The first known appearance in written records in Europe dates to 1554. Tomatoes became known as pome dei Moro (Moor’s apple) and later as poma Peruviana, pomme d’amour, or in Italy as pom d’oro. They were not widely embraced outside southern Europe as suspicions about possible poison persisted, mainly due to recognized botanical links with the nightshades. The first tomato plants were grown in England in the 1590s, mainly for ornamental purposes, until the mid-1700s when tomato first began to appear in British cookbooks. Colonists from England reintroduced it to the United States, and although grown in the 1780s by estate owners such as Thomas Jefferson, it was not until the early 1800s that tomatoes were first consumed in the United States, beginning in the southern states and spreading to northern states by the 1850s. These fruits probably looked like the cherry tomatoes available today.

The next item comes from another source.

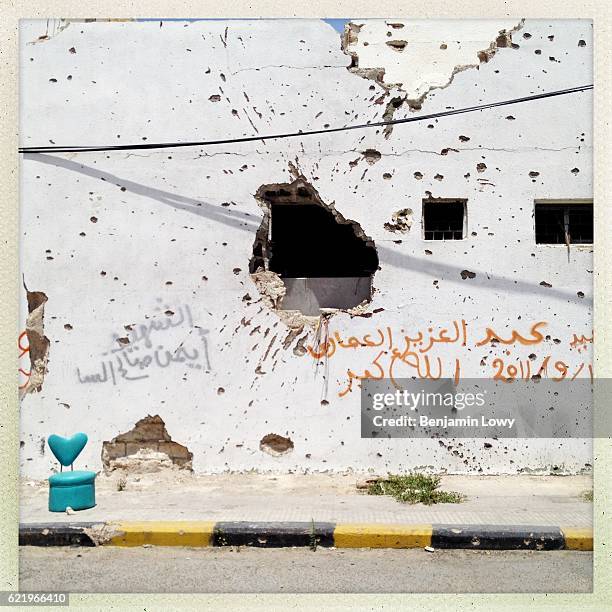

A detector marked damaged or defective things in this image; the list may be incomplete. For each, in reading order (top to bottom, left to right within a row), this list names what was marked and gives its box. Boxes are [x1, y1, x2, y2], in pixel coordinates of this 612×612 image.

damaged wall corner [101, 416, 191, 474]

Today, the tomato is grown worldwide; almost 11.1 million acres (4.5 million hectares) are planted worldwide, generating an annual yield of more than 265 billion pounds (120 million metric tons). Numerous tomato types are now produced from a wide range of cultivars that have been bred for specific properties such as flavor and shape; red varieties dominate but yellow and orange varieties are also available. Nutritionally, tomatoes are about 94 percent water and are a low-calorie food; they are rich in vitamins A and C, calcium, and fiber and are a source of the antioxidant lycopene. Apart from being marketed and consumed as fresh salad or salsa ingredients, tomatoes are canned, processed to produce paste used in many prepared foods such as soups and pasta and meat sauces, and are also used to produce juice, jams, and chutneys.
The tomato made history by being the first crop plant to be modified using modern genetic engineering techniques involving the manipulation of plant deoxyribonucleic acid (DNA). It was modified to enhance flavor, which gave rise to the name Flavr Savr. It was produced in 1994 and sold to the general public in the United States and United Kingdom as tomato paste. No adverse effects of its consumption have been recorded, but lack of interest prompted its withdrawal.
Bibliography:
- Mark Harvey, Stephen Quilley, and Huw Beynon, Exploring the Tomato: Transformations of Nature, Society and Economy (Edward Elgar, 2004);
- Belinda Martineaux, First Fruit: The Creation of the Flavr Savr Tomato and the Birth of Biotech Food (McGraw-Hill, 2002);
- Judith Sumner, American Household Botany. A History of Useful Plants 1620-1900 (Timber Press, 2004).